En lien avec la FIAC, Foire Internationale de l’Art Contemporain, le musée Delacroix accueille les œuvres de l’artiste Jean Claracq, pour un dialogue entre ses propres œuvres et les tableaux d’Eugène Delacroix

Les oeuvres miniatures de Claracq oscillent entre réalité et fiction. Rendus avec une précision remarquable, ses sujets privilégiés – de jeunes hommes souvent tirés de photos qu’il trouve sur Instagram et d’autres réseaux sociaux – deviennent des “avatars” dans des scènes d’un monde hyperconnecté mais isolé. Construit à partir d’un grand nombre d’images extraites de livres, de magazines, d’Internet et de l’espace public, les compositions de Claracq confondent l’espace et le temps. Idées disparates et perspectives contradictoires convergent sur dans images, et produisent des nouveaux moyens de comprendre la réalité.

De la même façon, le dialogue né entre les œuvres de Delacroix et de Claracq lors de cette présentation révèle des affinités inattendues entre les artistes qui, nés à près de deux cent ans d’intervalle, partagent un goût pour la représentation de l’individu dans un monde ennuyeux. Le format intime du portrait sert de point d’entrée à cet échange.

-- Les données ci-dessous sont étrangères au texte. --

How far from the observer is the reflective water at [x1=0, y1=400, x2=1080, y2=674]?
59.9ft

Les peintures à l’huile sur bois de Claracq répondent aux oeuvres de la collection du musée : le Portrait d’Auguste-Richard de la Hautière (1828), un véritables étudiant parisien de quinze ans, et Roméo et Juliette au Tombeau des Capulets (1851), une représentation passionnée des amants malheureux de William Shakespeare au moment précédant leur mort.

“Sombre, délicieuse pourtant, lumineuse, mais tranquille.” Ces mots, exprimés par Charles Baudelaire pour décrire l’impression laissé par les tableaux de Delacroix, rendent également compte de la sérénité vibrante des œuvres de Claracq. Delacroix pouvait se confronter à de très grands formats pour représenter des sujets religieux mais aussi issus de l’histoire ou de la littérature.. Les peintures lumineuses de Claracq, qui représentent des moments banals et profanes, sont imprégnées de sacré.